=== Data section ===
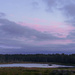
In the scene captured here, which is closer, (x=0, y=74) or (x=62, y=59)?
(x=0, y=74)

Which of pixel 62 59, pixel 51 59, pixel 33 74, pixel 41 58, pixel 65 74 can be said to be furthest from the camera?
pixel 41 58

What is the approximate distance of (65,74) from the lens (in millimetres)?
30438

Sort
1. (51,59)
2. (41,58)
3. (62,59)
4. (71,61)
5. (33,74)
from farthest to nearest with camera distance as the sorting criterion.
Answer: (41,58), (51,59), (62,59), (71,61), (33,74)

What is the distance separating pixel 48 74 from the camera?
31.5m

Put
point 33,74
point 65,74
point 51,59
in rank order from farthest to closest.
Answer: point 51,59 < point 33,74 < point 65,74

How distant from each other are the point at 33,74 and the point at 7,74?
187 inches

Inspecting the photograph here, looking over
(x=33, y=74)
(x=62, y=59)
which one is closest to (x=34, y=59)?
(x=62, y=59)

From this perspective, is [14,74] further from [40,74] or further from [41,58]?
[41,58]

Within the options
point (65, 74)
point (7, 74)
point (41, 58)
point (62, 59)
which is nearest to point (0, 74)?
point (7, 74)

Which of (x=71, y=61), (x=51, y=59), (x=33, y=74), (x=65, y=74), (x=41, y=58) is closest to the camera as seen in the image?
(x=65, y=74)

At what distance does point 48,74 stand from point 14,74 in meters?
5.85

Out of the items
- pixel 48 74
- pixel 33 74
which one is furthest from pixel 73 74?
pixel 33 74

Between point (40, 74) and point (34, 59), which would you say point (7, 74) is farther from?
point (34, 59)

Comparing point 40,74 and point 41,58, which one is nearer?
point 40,74
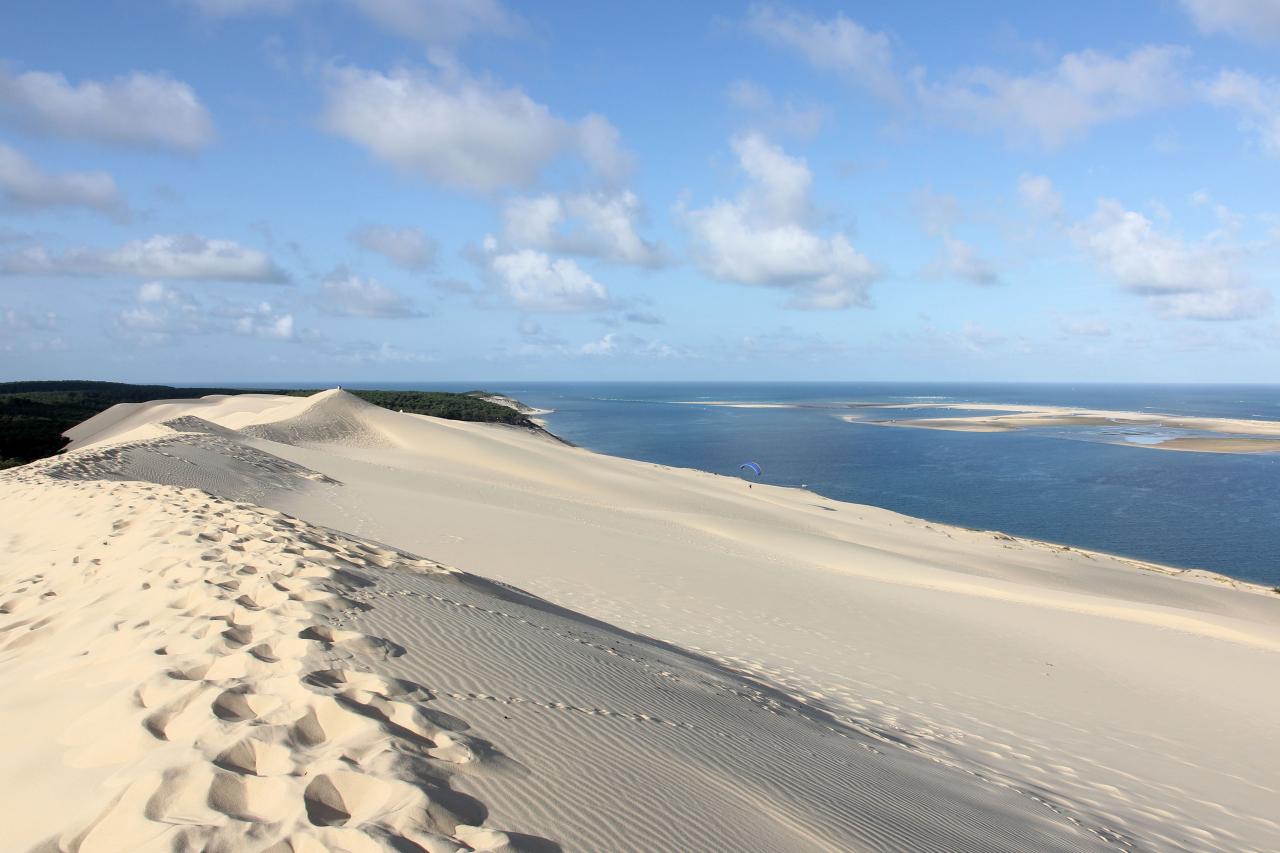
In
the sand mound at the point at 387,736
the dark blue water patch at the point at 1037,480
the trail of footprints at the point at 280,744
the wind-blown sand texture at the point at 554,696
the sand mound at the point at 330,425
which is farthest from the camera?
the sand mound at the point at 330,425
===
Exercise task: Copy every line above word for word, leaving out the pictures.

Exercise answer:
In the scene captured here, which is closer, (x=0, y=74) or (x=62, y=59)?
(x=0, y=74)

Which of pixel 62 59, pixel 51 59, pixel 33 74, pixel 41 58, pixel 65 74 can be said to be furthest from the camera?
pixel 41 58

What is the approximate distance of (65,74) from the lens (in millimetres)?
30438

Sort
1. (51,59)
2. (41,58)
3. (62,59)
4. (71,61)
5. (33,74)
from farthest to nearest with camera distance as the sorting criterion.
Answer: (41,58), (51,59), (62,59), (71,61), (33,74)

What is the distance separating pixel 48 74 from the camera?
31.5m

Put
point 33,74
point 65,74
point 51,59
in rank order from farthest to closest.
Answer: point 51,59 < point 33,74 < point 65,74

How distant from each other are the point at 33,74 and the point at 7,74?
187 inches

Inspecting the photograph here, looking over
(x=33, y=74)
(x=62, y=59)
which one is closest to (x=34, y=59)?
(x=62, y=59)

From this perspective, is [14,74] further from [40,74] or further from [41,58]?
[41,58]

Within the options
point (65, 74)
point (7, 74)
point (41, 58)
point (62, 59)
which is nearest to point (0, 74)?
point (7, 74)

Which of (x=71, y=61), (x=51, y=59), (x=33, y=74), (x=65, y=74), (x=41, y=58) is closest to the camera as seen in the image?
(x=65, y=74)

At what distance does point 48,74 stand from point 14,74 in meters?
5.85

Out of the items
- pixel 48 74
- pixel 33 74
which one is furthest from pixel 73 74?
pixel 33 74

Between point (40, 74) and point (34, 59), which would you say point (7, 74) is farther from?
point (34, 59)

Comparing point 40,74 and point 41,58, which one is nearer?
point 40,74
In
the sand mound at the point at 387,736
the dark blue water patch at the point at 1037,480
the trail of footprints at the point at 280,744
the wind-blown sand texture at the point at 554,696
the sand mound at the point at 330,425
which is farthest from the camera?
the sand mound at the point at 330,425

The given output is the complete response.